Scaleway is optimizing its H100 GPU Instance portfolio to improve long-term availability and provide better performance for all users.

For optimal availability and performance, we recommend switching from H100-2-80G to the improved H100-SXM-2-80G GPU Instance. This latest generation has more stock, improved NVLink, and better and faster VRAM.

Benefits of the migration

There are two primary scenarios: migrating Kubernetes (Kapsule) workloads or standalone workloads.

Important

Always make sure your data is backed up before performing any operation that could affect it. Remember that scratch storage is ephemeral and will not persist after an Instance is fully stopped. A full stop/start cycle—such as during an Instance server migration—will erase all scratch data. However, outside of server-type migrations, a simple reboot or using stop in place will preserve the data stored on the Instance’s scratch storage.
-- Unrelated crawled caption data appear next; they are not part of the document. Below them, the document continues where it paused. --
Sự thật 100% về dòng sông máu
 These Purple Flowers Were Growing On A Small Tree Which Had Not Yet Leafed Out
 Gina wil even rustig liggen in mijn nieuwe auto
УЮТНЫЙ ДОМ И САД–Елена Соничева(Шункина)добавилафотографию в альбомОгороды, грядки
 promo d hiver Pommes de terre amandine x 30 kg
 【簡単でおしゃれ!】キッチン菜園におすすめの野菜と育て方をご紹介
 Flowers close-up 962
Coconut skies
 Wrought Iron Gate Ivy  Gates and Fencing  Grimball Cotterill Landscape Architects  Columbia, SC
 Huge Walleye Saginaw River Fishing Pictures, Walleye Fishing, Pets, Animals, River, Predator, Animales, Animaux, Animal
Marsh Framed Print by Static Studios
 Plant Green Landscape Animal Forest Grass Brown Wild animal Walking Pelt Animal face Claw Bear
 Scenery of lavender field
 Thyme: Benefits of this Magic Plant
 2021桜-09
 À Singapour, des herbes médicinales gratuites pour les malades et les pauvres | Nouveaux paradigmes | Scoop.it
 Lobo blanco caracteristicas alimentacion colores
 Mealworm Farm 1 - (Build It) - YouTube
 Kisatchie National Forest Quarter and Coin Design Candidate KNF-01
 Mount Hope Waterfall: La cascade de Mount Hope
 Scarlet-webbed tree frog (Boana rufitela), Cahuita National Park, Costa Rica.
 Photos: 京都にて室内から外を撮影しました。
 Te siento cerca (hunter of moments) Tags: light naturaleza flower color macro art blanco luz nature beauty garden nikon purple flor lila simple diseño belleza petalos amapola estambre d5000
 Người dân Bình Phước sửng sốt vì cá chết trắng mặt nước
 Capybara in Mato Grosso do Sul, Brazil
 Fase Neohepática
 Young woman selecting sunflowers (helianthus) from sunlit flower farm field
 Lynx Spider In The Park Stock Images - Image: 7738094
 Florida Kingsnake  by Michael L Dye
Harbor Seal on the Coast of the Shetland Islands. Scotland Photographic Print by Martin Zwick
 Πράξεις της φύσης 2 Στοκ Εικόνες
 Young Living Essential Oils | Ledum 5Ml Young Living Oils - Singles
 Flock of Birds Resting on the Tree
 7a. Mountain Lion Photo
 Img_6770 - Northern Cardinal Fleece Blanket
Migrating Kubernetes workloads (Kubernetes Kapsule)

If you are using Kapsule, follow these steps to move existing workloads to nodes powered by H100-SXM-2-80G GPUs.

Important

The Kubernetes autoscaler may get stuck if it tries to scale up a node pool with out-of-stock Instances. We recommend switching to H100-SXM-2-80G GPU Instances proactively to avoid disruptions.

Step-by-step

  1. Create a new node pool using H100-SXM-2-80G GPU Instances.

  2. Run kubectl get nodes to check that the new nodes are in a Ready state.

  3. Cordon the nodes in the old node pool to prevent new Pods from being scheduled there. For each node, run: kubectl cordon <node-name>

    Tip

    You can use a selector on the pool name label to cordon or drain multiple nodes at the same time if your app allows it (ex. kubectl cordon -l k8s.scaleway.com/pool-name=mypoolname)

  4. Drain the nodes to evict the Pods gracefully.

    • For each node, run: kubectl drain <node-name> --ignore-daemonsets --delete-emptydir-data
    • The --ignore-daemonsets flag is used because daemon sets manage Pods across all nodes and will automatically reschedule them.
    • The --delete-emptydir-data flag is necessary if your Pods use emptyDir volumes, but use this option carefully as it will delete the data stored in these volumes.
    • Refer to the official Kubernetes documentation for further information.
  5. Run kubectl get pods -o wide after draining, to verify that the Pods have been rescheduled to the new node pool.

  6. Delete the old node pool.

Tip

For further information, refer to our dedicated documentation: How to migrate existing workloads to a new Kapsule node pool.

Migrating a standalone Instance

For standalone GPU instances, you can recreate your environment using a H100-SXM-2-80G GPU Instance using either the CLI, API or in visual mode using the Scaleway console.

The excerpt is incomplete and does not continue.